How testing builds a better home page
Producing the most successful web pages takes testing and optimization, but the best results require more than what retailers see in most simple A/B tests. “Many online marketers run home page tests and results always come back 50/50,” says James Roche, president of on-demand testing services provider Offermatica.
While most online retailers make their initial foray into live testing with just two versions of the home page, boosting the scope of testing can produce lifts in conversion and ROI “almost overnight,” Roche says. Using multivariate testing, Roche says he has seen marketer clients gain revenue-boosting test results within a few weeks.
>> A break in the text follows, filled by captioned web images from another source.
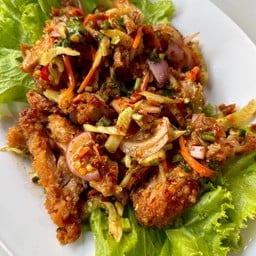 ยำแซ่บไก่ทอด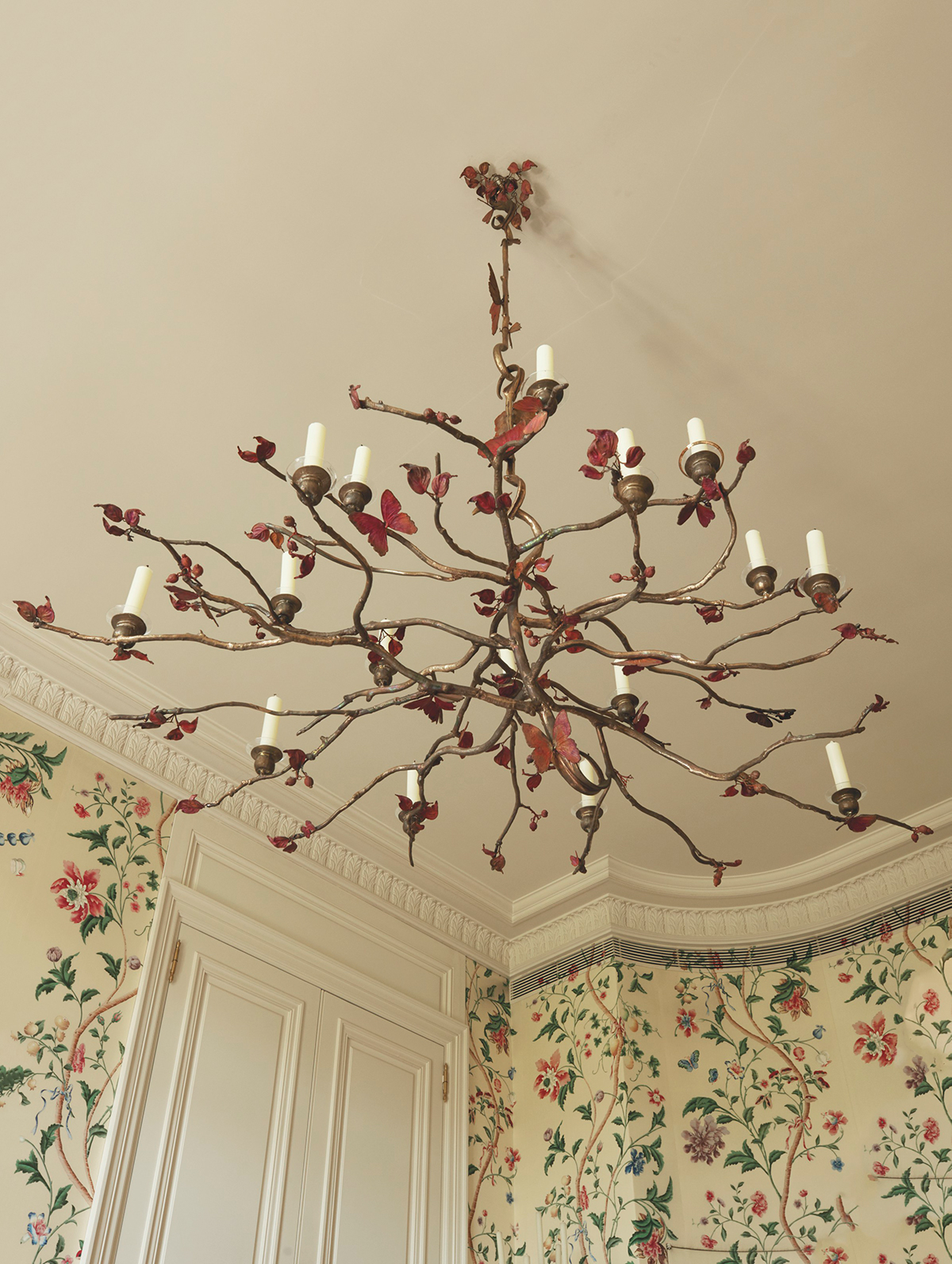 Claude Lalanne (1925-2019), 'Structure V&eacute;g&eacute;tale' chandelier with 16 candles, unique piece, 2003. Patinated bronze and patinated copper. Height: 175 cm (68 7/8 in); Width: 149 cm (58 5/8 in); Depth: 104 cm (41 in). Estimate: &euro;800,000-1,200,000. Offered in A Parisian pied-&agrave;-terre curated by Hubert de Givenchy on 14 September 2021 at Christie&rsquo;s in Paris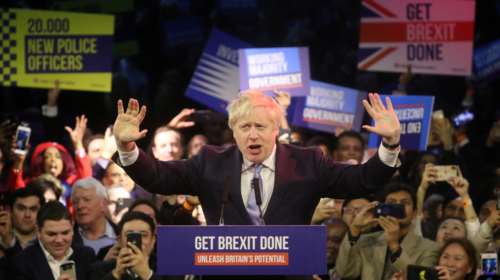 Τζόνσον: Ζούμε στη μεγαλύτερη Δημοκρατία στον κόσμο!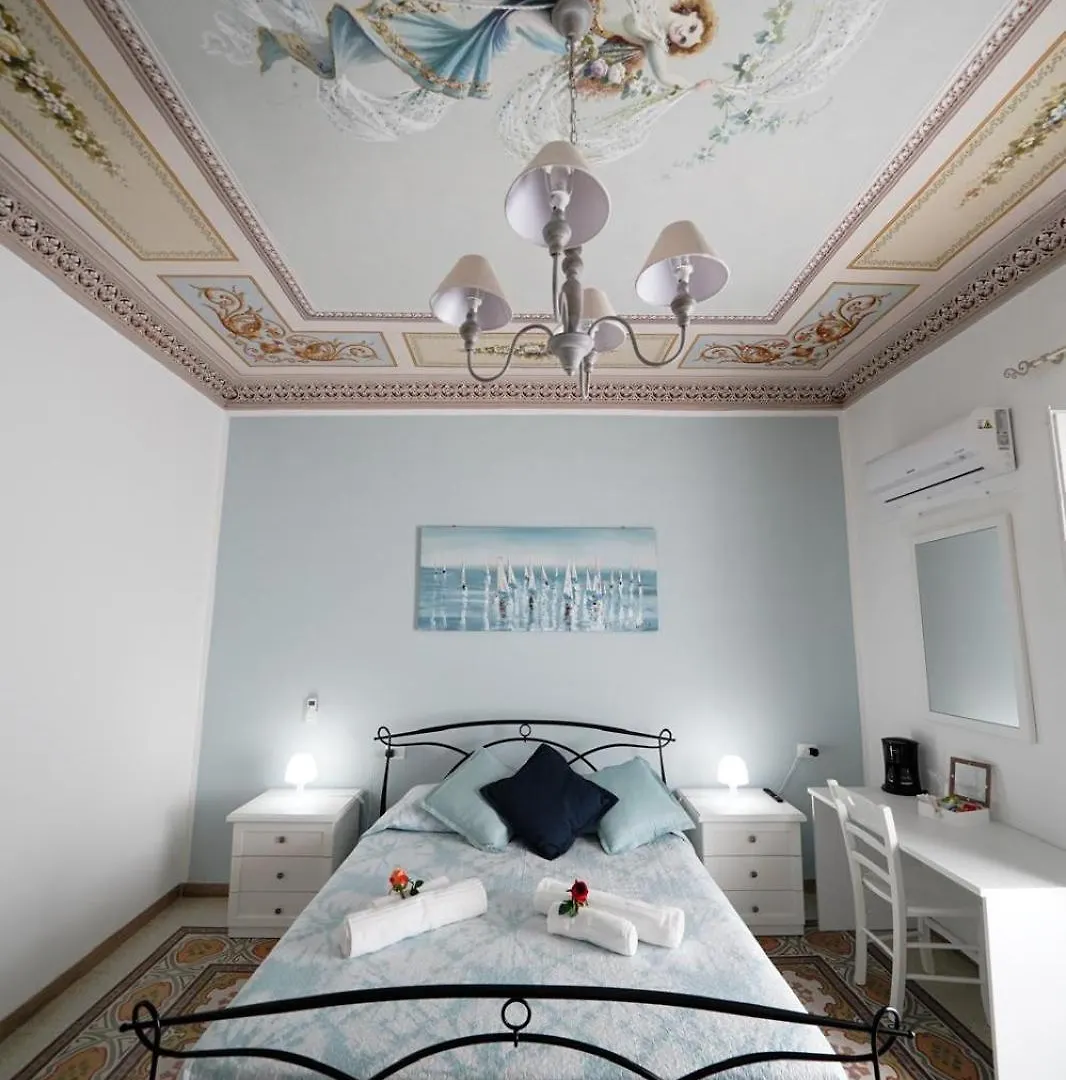 Bed & Breakfast Bed and Breakfast Regina Stella Lascari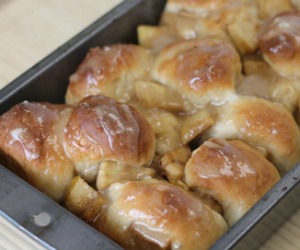 Gooey Apple Pull-Apart Bread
Among his tips for online marketers launching home page testing programs, Roche advises marketers first off to avoid making too many changes at once. “Instead of changing everything in version B of a home page test, change just one element at a time,” he says. “If you change the headline, layout, graphics, copy, product or promotions all at once, you won`t know which changes drove the increase or decrease in traffic or conversion.”
Roche also advises online marketers testing home pages to measure whether the changes improved visitor penetration deeper into the site, moving them toward the shopping cart, rather in terms of direct conversion off the home page. “The goal of a carefully designed home page is to drive visitors farther into the site, not to convert them into buyers on the spot,” he says.
Roche also notes that because a more consistent test population provides more rigorous testing results, marketers should show different pages to different, defined audiences, such as visitors from specific campaigns, or visitors new to the site. “Target your tests,” he says. “Not everyone visiting your home page got there in the same way. Some typed in your URL, some came from a paid search link, and others followed an affiliate link.”